Trecho citado

A sombra da aceitação condicional.
A culpa que sentimos na vida adulta é, muitas vezes, o eco de uma aprendizagem antiga: a de que o pertencimento era condicional. Em algum momento, aprendemos que o amor e a aceitação dependiam do nosso bom comportamento, do nosso sucesso, da nossa capacidade de não desapontar. Um erro no presente não ativa apenas a ansiedade da situação, mas reabre essa ferida fundamental: o medo de ser exilado do círculo de afeto.
Esse temor nos coloca em um estado de vigília permanente. Tornamo-nos peritos em decifrar o silêncio alheio, em interpretar expressões faciais, em antecipar o desapontamento. A falha deixa de ser um evento isolado para se tornar uma prova da nossa inadequação, encenada diante de uma plateia imaginária que nos julga com a mesma severidade com que nos julgamos. A vida se transforma em um esforço para gerir a percepção dos outros, em vez de ser uma expressão autêntica de quem somos.
O caminho da maturidade passa por nos tornarmos a nossa própria fonte de aceitação incondicional. É um movimento silencioso, interior, de separar o que fizemos de quem somos em essência. Trata-se de oferecer a nós mesmos o lugar seguro que tememos perder no mundo, compreendendo que a verdadeira conexão humana não depende da ausência de falhas, mas sim da coragem de partilhar a nossa vulnerabilidade.

Material fornecido
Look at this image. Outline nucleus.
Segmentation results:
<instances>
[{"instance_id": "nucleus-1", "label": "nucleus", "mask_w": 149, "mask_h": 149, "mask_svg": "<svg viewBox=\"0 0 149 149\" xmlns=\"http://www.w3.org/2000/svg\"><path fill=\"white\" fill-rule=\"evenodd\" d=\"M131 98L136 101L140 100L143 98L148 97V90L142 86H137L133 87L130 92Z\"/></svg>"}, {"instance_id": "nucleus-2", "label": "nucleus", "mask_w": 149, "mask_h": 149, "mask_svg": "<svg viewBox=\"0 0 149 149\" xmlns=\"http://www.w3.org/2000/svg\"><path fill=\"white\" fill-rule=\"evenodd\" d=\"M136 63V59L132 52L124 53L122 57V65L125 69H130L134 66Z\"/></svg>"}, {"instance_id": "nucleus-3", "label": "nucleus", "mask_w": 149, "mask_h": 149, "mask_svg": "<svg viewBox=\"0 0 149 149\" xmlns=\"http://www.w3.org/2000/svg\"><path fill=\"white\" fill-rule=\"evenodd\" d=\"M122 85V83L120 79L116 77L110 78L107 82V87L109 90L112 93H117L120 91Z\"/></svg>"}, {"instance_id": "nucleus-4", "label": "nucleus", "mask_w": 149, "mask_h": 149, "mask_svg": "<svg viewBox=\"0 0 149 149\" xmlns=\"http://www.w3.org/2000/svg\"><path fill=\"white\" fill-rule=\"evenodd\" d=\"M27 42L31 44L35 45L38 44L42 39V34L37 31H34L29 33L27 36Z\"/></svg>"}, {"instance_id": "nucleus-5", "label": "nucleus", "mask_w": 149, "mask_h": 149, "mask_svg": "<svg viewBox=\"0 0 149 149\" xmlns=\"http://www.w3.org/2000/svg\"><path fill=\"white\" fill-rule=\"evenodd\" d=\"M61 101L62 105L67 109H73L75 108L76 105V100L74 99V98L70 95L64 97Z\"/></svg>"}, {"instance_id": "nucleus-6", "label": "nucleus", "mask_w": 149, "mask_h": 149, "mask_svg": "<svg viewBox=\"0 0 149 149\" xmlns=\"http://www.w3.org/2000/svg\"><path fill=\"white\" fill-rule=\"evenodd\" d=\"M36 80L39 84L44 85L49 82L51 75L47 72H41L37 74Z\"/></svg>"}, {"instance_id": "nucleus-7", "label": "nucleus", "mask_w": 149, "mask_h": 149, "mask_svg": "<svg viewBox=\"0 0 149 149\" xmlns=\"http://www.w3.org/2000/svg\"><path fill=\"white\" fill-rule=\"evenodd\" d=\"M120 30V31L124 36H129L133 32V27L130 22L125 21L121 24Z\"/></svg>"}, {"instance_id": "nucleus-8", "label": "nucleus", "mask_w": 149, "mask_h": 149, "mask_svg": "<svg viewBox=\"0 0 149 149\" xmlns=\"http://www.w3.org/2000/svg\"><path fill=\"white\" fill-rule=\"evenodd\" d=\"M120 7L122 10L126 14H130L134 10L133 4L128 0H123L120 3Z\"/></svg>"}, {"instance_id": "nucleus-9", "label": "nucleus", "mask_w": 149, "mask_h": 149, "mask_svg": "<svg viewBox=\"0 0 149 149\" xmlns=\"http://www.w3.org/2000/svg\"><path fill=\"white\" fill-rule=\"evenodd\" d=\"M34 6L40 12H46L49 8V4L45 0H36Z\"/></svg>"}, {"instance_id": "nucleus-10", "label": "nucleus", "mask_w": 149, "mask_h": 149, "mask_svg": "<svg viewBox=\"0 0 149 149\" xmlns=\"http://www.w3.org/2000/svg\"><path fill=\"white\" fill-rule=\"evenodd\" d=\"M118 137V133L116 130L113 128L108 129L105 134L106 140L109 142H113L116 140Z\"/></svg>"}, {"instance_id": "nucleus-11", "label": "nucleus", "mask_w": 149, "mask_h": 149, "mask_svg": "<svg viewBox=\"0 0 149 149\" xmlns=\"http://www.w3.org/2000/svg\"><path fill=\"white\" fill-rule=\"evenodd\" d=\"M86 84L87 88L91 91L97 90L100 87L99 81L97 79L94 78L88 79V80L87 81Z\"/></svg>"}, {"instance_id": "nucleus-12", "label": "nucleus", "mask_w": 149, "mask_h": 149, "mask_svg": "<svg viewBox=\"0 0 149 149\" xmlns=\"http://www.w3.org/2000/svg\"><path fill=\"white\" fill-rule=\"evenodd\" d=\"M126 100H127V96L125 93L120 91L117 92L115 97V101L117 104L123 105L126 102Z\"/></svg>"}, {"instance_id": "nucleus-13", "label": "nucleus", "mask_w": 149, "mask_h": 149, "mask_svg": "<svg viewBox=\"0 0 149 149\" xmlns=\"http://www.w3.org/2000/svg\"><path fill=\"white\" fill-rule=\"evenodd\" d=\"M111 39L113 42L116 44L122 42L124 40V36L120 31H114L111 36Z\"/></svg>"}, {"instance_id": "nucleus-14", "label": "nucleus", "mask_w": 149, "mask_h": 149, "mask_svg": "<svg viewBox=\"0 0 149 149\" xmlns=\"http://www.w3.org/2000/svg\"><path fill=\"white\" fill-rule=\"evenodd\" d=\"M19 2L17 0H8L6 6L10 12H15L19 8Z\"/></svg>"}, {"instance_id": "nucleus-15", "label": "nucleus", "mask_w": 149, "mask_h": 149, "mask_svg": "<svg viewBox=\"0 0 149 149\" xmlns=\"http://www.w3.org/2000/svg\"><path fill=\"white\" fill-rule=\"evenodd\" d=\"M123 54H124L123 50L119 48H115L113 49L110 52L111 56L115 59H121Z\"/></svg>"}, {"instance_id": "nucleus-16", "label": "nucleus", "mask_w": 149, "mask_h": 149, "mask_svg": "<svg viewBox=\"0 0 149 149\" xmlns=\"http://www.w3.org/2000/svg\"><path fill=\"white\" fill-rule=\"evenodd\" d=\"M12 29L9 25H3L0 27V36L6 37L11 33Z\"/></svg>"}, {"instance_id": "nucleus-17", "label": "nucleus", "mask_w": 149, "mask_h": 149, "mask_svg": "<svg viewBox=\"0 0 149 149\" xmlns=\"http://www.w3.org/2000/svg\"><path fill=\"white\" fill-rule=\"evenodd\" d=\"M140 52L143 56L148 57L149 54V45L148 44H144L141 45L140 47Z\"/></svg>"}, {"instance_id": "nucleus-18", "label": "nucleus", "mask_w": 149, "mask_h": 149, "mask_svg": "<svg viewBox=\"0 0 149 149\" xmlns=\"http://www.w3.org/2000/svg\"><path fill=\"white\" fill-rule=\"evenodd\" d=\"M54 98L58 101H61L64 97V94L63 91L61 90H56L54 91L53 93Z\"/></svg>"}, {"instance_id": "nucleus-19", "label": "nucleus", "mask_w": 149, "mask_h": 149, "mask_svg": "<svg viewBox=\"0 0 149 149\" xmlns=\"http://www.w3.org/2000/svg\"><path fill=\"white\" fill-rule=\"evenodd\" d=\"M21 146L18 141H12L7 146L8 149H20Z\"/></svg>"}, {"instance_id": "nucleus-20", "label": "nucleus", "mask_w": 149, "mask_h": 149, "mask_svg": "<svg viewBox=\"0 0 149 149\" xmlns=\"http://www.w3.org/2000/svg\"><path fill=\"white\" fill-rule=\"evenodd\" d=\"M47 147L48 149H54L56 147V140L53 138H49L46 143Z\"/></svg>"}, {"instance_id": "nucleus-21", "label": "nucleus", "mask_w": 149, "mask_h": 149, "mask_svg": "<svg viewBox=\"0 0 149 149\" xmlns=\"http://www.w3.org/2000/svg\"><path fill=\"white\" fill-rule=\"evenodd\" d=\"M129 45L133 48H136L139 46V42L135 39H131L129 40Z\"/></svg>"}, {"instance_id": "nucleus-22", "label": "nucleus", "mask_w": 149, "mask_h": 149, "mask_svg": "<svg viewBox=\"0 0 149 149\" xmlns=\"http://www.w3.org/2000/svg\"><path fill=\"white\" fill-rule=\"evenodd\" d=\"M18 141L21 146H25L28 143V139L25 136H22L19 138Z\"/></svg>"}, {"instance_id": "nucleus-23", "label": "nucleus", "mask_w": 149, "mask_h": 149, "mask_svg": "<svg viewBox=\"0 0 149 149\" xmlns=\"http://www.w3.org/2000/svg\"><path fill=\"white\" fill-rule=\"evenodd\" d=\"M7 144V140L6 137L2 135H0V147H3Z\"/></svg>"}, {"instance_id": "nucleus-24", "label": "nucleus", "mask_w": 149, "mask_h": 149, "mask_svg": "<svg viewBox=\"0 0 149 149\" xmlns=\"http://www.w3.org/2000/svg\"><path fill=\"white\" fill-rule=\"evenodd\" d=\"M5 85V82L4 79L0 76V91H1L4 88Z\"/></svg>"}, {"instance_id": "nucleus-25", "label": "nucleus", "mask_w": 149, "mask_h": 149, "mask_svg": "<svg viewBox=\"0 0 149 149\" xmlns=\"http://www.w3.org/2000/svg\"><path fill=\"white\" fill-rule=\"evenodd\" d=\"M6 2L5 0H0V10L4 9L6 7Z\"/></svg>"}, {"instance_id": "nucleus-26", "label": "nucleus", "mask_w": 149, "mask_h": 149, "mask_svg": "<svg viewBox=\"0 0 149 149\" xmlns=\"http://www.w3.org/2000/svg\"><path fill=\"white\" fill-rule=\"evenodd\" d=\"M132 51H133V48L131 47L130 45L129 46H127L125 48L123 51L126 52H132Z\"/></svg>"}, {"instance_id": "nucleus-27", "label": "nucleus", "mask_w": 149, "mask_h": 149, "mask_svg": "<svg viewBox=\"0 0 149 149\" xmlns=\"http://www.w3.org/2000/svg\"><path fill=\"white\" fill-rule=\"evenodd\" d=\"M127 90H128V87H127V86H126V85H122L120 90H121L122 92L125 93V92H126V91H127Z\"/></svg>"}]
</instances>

Ações a realizar
A. Responda às perguntas abaixo com base no trecho citado.
(i) Segundo o texto, de que aprendemos que dependiam o amor e a aceitação?
(ii) Em que estado o temor de ser exilado do círculo de afeto nos coloca?
(iii) Por onde passa o caminho da maturidade?
B. Resuma o trecho citado em duas frases.
A listagem não tem nenhum papel nesta atividade.

Respostas das tarefas
A.
(i) Do nosso bom comportamento, do nosso sucesso e da nossa capacidade de não desapontar.
(ii) Em um estado de vigília permanente.
(iii) Por nos tornarmos a nossa própria fonte de aceitação incondicional.

B. A culpa na vida adulta muitas vezes ecoa a antiga lição de que o pertencimento era condicional, e o medo de ser exilado do círculo de afeto nos mantém em vigília permanente, empenhados em gerir a percepção dos outros. O caminho da maturidade é nos tornarmos a nossa própria fonte de aceitação incondicional, separando o que fizemos de quem somos e compreendendo que a verdadeira conexão humana depende da coragem de partilhar a nossa vulnerabilidade.